Work Away: A Guide to the Platform for Traveling while Working

Work Away

If you’re reading this article, perhaps you’ve had the desire to take off for Southeast Asia with a backpack a million times, but between saying and doing there’s a thousand existential questions you have to ask yourself and you shelved the idea.

Am I wrong?

If the answer is “no” then keep reading. In fact I hope that this article will help you dissipate your indecision.

I’ll start by saying that thanks to the “sharing economy”, everything has become more accessible and you can share everyday goods and services: your house, your sofa, your car and even your time. A system no longer based on purchasing but reuse, trust and collaboration.

To take off on a long trip,therefore, you can trust in collaborative sites such as Workaway, Helpex, Wwoofer and many others.

Each specializes in a field and these sites allow you to offer non-specialized labor for education or social causes for free in exchange for hospitality, and the chance to come into contact with local populations.

####################

In one to three sentences, explain why the Work Away guide says a long trip can rely on sites such as Workaway, Helpex and Wwoofer.

◆ **Data**
####################

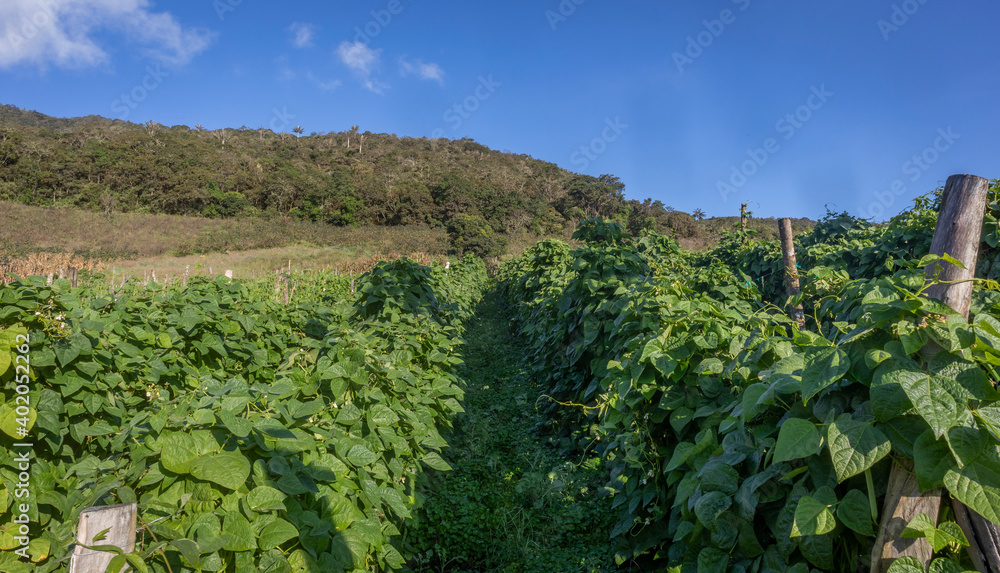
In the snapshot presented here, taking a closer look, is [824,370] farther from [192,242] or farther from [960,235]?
[192,242]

####################

◆ **Output**
The "sharing economy" has made everyday goods and services more accessible to share, in a system based on reuse, trust and collaboration instead of purchasing. On these collaborative sites, travelers offer non-specialized labor for free to educational or social causes. In exchange, they receive hospitality and the chance to come into contact with local populations.